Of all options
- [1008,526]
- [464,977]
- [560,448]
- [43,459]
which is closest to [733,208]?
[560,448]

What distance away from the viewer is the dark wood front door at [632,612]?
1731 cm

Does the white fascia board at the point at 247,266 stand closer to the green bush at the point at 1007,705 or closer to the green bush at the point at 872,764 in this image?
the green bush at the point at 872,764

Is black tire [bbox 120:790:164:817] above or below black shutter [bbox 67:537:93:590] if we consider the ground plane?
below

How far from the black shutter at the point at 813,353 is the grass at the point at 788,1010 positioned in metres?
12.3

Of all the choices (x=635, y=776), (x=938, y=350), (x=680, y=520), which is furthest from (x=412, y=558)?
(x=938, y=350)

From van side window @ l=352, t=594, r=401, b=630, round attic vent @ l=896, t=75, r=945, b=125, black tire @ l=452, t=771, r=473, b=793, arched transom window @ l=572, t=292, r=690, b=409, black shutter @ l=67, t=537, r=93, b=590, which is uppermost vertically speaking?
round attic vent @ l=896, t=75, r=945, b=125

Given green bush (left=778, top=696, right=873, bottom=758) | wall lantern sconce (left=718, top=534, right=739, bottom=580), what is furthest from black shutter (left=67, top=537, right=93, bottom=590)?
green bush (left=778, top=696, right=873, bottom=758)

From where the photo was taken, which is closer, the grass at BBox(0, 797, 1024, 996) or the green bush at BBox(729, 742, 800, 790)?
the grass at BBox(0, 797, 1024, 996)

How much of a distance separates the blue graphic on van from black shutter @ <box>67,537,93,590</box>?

○ ○ ○

* [TASK DESCRIPTION]: Copy out every line above character for character, leaving nothing out.

* [COMPLETE RESPONSE]:
Of all options
- [1008,526]
- [464,977]
- [560,448]
- [43,459]
which is closest to [733,208]?
[560,448]

What distance away from the viewer is the dark wood front door at [632,612]?
1731 cm

Does the white fascia board at the point at 247,266 stand closer to the green bush at the point at 1007,705 or closer to the green bush at the point at 872,764 in this image?
the green bush at the point at 872,764

Is black tire [bbox 120:790:164:817] above or below black shutter [bbox 67:537:93:590] if we consider the ground plane?
below

How far from the black shutter at the point at 813,353 is the grass at the point at 788,1010 positioned in metres?
12.3

Of all the choices (x=635, y=776), (x=938, y=350), (x=680, y=520), which is furthest from (x=412, y=558)?
(x=938, y=350)

From van side window @ l=352, t=594, r=401, b=630, round attic vent @ l=896, t=75, r=945, b=125, black tire @ l=452, t=771, r=473, b=793, arched transom window @ l=572, t=292, r=690, b=409, black shutter @ l=67, t=537, r=93, b=590, which is uppermost vertically speaking?
round attic vent @ l=896, t=75, r=945, b=125

Given green bush (left=778, top=696, right=873, bottom=758) | wall lantern sconce (left=718, top=534, right=739, bottom=580), what is furthest from black shutter (left=67, top=537, right=93, bottom=590)?
green bush (left=778, top=696, right=873, bottom=758)

From where the photo was taken, which is closer, the grass at BBox(0, 797, 1024, 996) or the green bush at BBox(729, 742, 800, 790)?
the grass at BBox(0, 797, 1024, 996)

How much of a distance separates the blue graphic on van from black shutter @ <box>67,537,93,590</box>?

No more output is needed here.